Updated: Sep 21, 2021
At Vitality, we will frequently recommend a version of an elimination diet for our patients. While the guidelines change a bit based on the patient's needs, there are some restrictions that we see added to most plans.
One of the recommendations that raises the most questions is the removal of the common egg. "Why must I give up my morning scramble? Isn't it a great source of protein? Wasn't there an entire campaign done by the FDA on the benefits of eggs?"
While you are correct in assuming eggs are a great source of protein, it turns out that there's much more going on in that little egg than you may think. First of all, eggs are one of the most allergenic foods with approximately 2-3% of the population affected. Given that eggs are such an important staple for many, we understand why people question giving it up.
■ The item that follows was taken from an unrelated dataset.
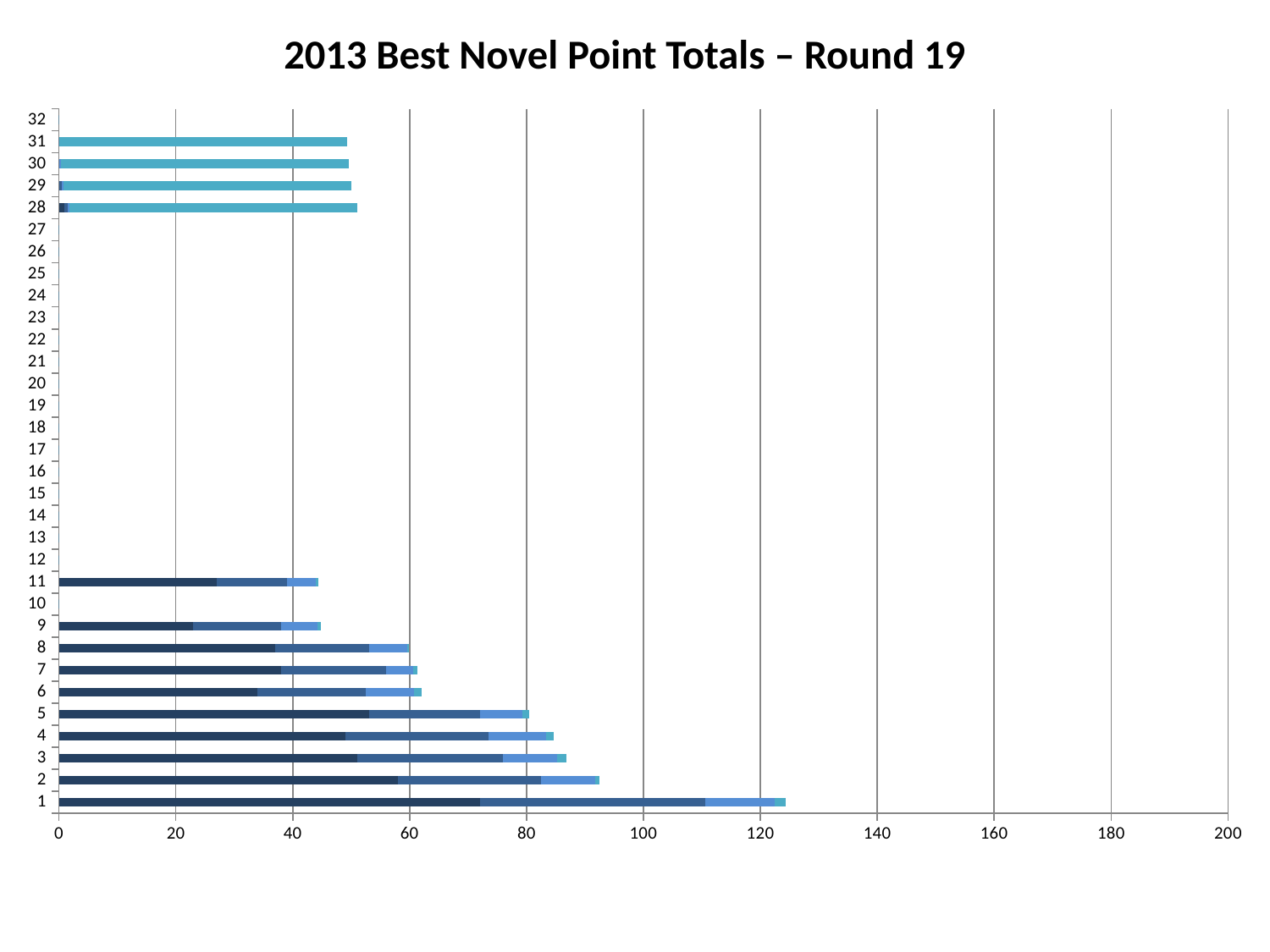
Is the total for category 11 greater or less than 60? less What is the highest value shown on the horizontal axis? 200 Which category has the highest total on the chart? 1 What is the title of the chart? 2013 Best Novel Point Totals – Round 19 How many categories are labelled on the vertical axis? 32 Is the total for category 28 greater or less than 60? less Which has the larger total, category 2 or category 5? 2 Is the total for category 1 greater or less than 100? greater What kind of chart is shown on the slide? bar chart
Sarah from the Paleo Mom explains it well:
"One of the main functions of the white of the egg is to protect the yolk against microbial attack while the embryo grows. It achieves this worthy goal by using proteolytic enzymes (or proteases), enzymes that can cleave proteins into shorter chains of amino acids (typically rendering those proteins inactive/useless in the process). The specific protease in egg whites that those of us with autoimmune disease (or severe allergies or severely leaky guts) need to be concerned with is called lysozyme.
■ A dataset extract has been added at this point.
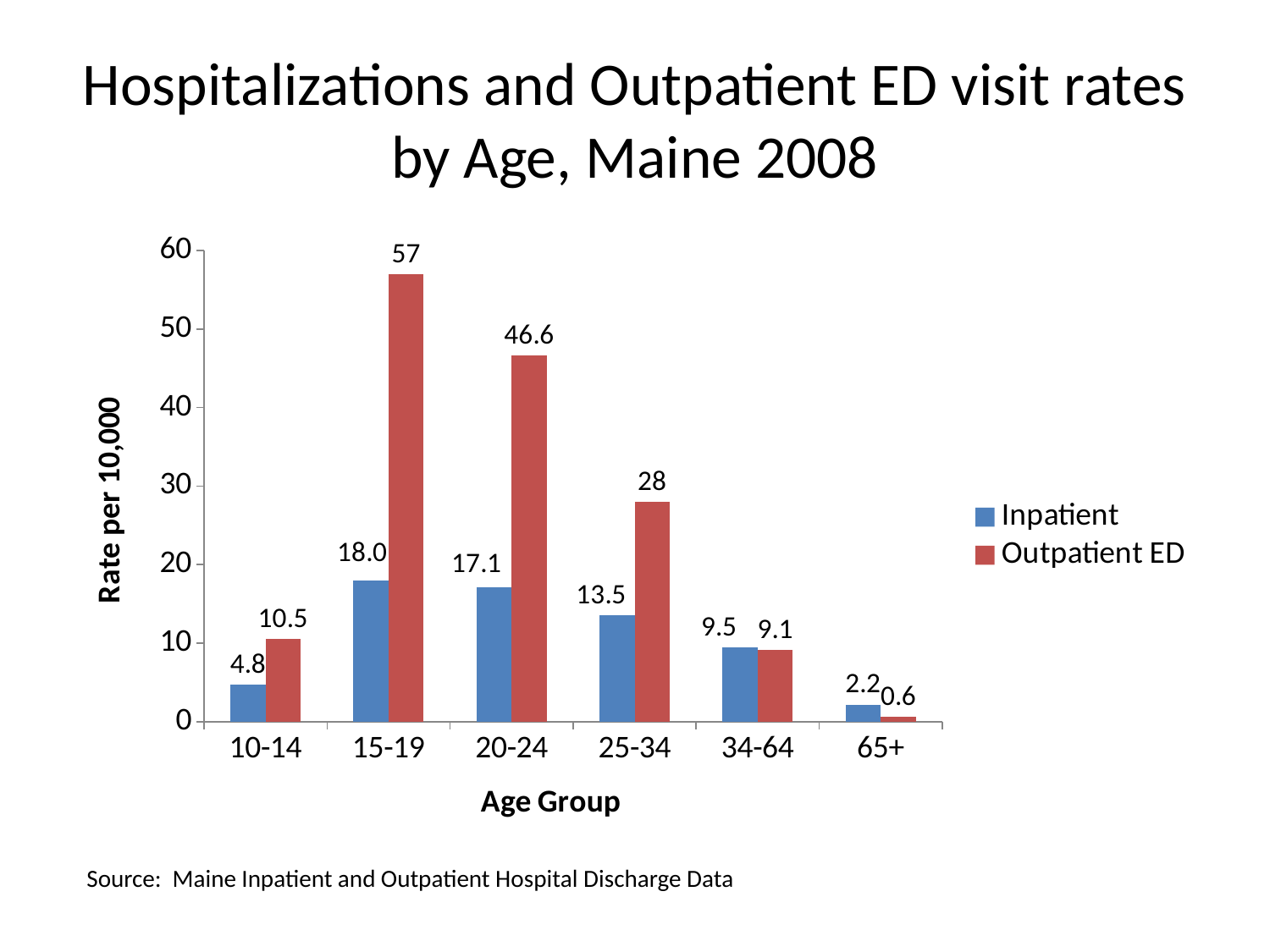
How many series does the legend list? 2 For the 34-64 age group, which is larger: the Inpatient rate or the Outpatient ED rate? Inpatient What is the label of the y axis? Rate per 10,000 Is the Outpatient ED rate for the 20-24 age group greater or less than 40? greater What is the Outpatient ED rate for the 15-19 age group? 57 What is the difference between the Outpatient ED rate and the Inpatient rate for the 25-34 age group? 14.5 Which age group has the highest Outpatient ED rate? 15-19 What is the Outpatient ED rate for the 65+ age group? 0.6 What kind of chart is shown on the slide? Bar chart What is the Inpatient rate for the 20-24 age group? 17.1 Which age group has the lowest Inpatient rate? 65+ How many age groups are shown on the x axis? 6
Absorption of pure egg white lysozyme by itself into circulation is likely not problematic because lysozyme is an enzyme that the body naturally produces (unless it is absorbed in very high concentrations and then it can cause kidney damage). The problem is the other proteins that piggyback on lysozyme across the gut enterocyte barrier. It is this “leak” of other egg white proteins that is the reason why egg allergy is so common. Any other proteins present in the digestive tract can potentially bind in the lysozyme complex and get helped across the gut and into the bloodstream (or lymph). And because lysozyme binds bacterial wall proteins, these are likely to “leak” across the gut enterocyte layer as well. These foreign proteins are believed to contribute to a molecular mimicry response where the body, in its attempt to form antibodies against these foreign invaders, accidentally creates an antibody that also recognizes a normal protein in the human body."
So, while eggs are good for you, they have the unique ability to allow invaders to cross the gut barrier and enter the bloodstream. Removing eggs for a short time allows the body time to heal and be better equipped to handle inflammatory responses in the future.